**Short task 1**
Reproduce, word for word, the part of the article on Latino health coverage enrollment that opens with the words containing "Twice a day, San" and closes with "a tough sell.".
**Short task 2**
Condense the paragraph of the article on Latino health coverage enrollment that begins "Many low-income Latinos say" into a short bulleted list that keeps its main facts.

**Quoted passage**
▼▼▼

California Health Insurance Exchange Aims to Increase Latino Enrollment

Twice a day, San Jose insurance agent Ruben Villanueva offers KZSF-AM La Kaliente’s Latino listeners tips about consumer finance and all kinds of insurance.

This month, he’s been reminding his Bay Area-wide audience that Californians need to sign up for health coverage by midnight Monday if they want to be insured on Jan. 1.

It’s a tough sell.

“It’s not that easy to get them interested and excited and motivated about something like this,” Villanueva said.

Many low-income Latinos say they’re just scraping by and can’t afford health insurance while others fear that signing up could alert immigration authorities to the undocumented family members who live with them. And some Latinos seem hesitant to enroll after seeing last month’s uproar when President Barack Obama announced his controversial plan to give temporary legal status to millions of illegal immigrants.

“They know the president recently signed something, but they hear people say they don’t want them here in our country,” said Maria Bonilla-Giuriato, a public affairs consultant in Salinas. “It’s a mixed message.”

That’s a big problem for Covered California, the state’s insurance exchange created under the nation’s health care law.

▲▲▲

**Raw data**
▼▼▼

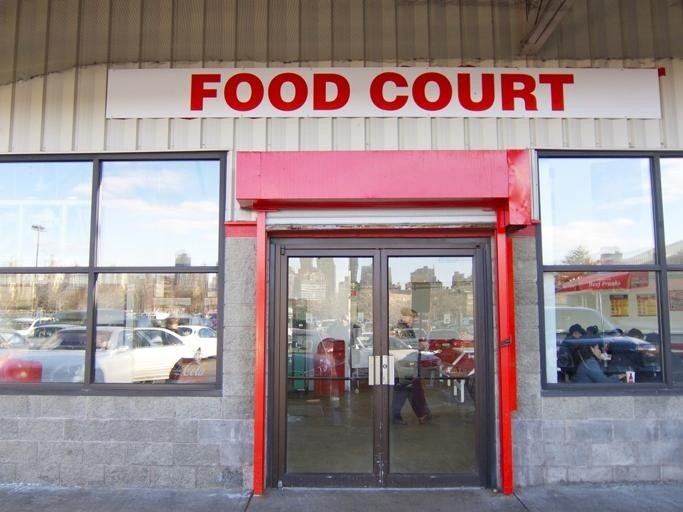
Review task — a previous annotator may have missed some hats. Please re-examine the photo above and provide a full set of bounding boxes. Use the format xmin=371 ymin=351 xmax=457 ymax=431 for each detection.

▲▲▲

**Exercise result 1**
Twice a day, San Jose insurance agent Ruben Villanueva offers KZSF-AM La Kaliente’s Latino listeners tips about consumer finance and all kinds of insurance.

This month, he’s been reminding his Bay Area-wide audience that Californians need to sign up for health coverage by midnight Monday if they want to be insured on Jan. 1.

It’s a tough sell.

**Exercise result 2**
- Many low-income Latinos say they are barely getting by and cannot afford health insurance.
- Others fear that enrolling could alert immigration authorities to undocumented family members living with them.
- Some seem hesitant after last month's uproar over President Barack Obama's controversial plan to give temporary legal status to millions of illegal immigrants.